## Exercise
Scan the entries below line by line and state how many lines contain the string "States", giving only the number.
_ _ _
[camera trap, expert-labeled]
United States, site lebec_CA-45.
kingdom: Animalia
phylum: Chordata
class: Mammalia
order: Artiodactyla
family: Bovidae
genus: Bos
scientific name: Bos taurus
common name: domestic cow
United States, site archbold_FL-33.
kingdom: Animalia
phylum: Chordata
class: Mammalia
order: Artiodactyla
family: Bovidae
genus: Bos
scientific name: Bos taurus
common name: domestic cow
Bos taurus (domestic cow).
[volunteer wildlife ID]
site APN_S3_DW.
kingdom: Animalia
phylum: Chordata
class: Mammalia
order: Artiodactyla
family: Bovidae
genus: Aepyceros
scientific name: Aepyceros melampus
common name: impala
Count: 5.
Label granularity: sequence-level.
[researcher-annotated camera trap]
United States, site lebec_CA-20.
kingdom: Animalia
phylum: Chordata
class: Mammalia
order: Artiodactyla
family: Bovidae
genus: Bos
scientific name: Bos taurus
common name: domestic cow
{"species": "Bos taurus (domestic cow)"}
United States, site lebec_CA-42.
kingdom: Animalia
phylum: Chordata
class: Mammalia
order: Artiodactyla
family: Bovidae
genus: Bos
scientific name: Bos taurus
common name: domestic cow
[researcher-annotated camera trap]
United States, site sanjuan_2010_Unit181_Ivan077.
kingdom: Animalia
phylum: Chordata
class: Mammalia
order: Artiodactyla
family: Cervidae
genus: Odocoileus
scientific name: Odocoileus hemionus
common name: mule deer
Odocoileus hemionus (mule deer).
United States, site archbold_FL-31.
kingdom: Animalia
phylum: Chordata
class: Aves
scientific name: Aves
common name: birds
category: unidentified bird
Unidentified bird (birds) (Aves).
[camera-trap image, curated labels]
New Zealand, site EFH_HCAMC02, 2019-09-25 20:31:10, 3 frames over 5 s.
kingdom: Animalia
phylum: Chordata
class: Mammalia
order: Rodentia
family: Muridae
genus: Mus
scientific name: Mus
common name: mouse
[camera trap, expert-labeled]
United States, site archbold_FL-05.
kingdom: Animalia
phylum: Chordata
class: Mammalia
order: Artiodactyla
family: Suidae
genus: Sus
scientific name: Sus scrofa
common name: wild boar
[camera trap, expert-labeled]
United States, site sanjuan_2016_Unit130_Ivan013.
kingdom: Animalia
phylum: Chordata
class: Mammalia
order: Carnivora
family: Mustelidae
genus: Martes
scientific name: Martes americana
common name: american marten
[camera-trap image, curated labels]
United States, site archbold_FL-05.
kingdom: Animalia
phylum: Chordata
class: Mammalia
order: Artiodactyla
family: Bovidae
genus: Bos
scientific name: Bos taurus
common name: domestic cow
_ _ _
## Solution below
9